At the 2026 World Artificial Intelligence Conference (WAIC), WeRide released the physical AI cognitive foundation large model WIIT, exploring a new direction for artificial intelligence to evolve from data understanding to real-world cognition.

According to the introduction, WIIT proposes the concept of "Minimum Physical Fact Unit (Physical Fact)" based on real-world scenarios. It breaks down continuously changing real environments into identifiable and verifiable basic fact units, and constructs an AI understanding framework for the physical world based on this.
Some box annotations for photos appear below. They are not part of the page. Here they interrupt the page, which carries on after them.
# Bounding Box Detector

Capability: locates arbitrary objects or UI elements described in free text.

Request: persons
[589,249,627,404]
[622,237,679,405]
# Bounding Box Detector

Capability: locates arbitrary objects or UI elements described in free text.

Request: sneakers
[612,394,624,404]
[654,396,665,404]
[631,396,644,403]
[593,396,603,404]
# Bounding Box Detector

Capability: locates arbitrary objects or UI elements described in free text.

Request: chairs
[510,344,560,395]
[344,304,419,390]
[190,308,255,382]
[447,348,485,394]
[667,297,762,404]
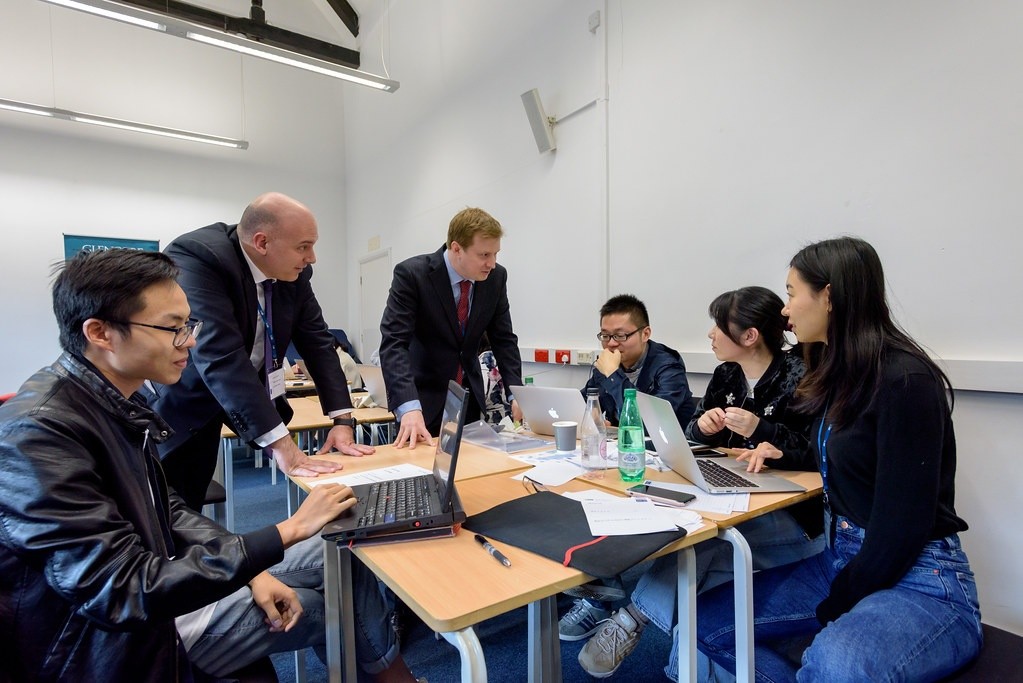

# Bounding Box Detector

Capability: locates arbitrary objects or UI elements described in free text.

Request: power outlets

Based on physical facts, WIIT has developed four core capabilities: fact extraction, fact reasoning, fact verification, and fact orchestration. Among them, fact extraction is used to identify key elements from complex environments; fact reasoning helps the model understand the relationships between different facts; fact verification enhances the AI's ability to judge the accuracy of real-world information; and fact orchestration supports the model in organizing tasks and generating decisions based on facts.

WeRide stated that the core challenge of physical AI lies in enabling models not only to process information but also to understand spatial relationships, behavioral logic, and dynamic changes in the real world. By building a cognitive system based on physical facts, WIIT aims to enhance AI's environmental understanding and decision-making capabilities in embodied intelligence scenarios such as autonomous driving and robotics.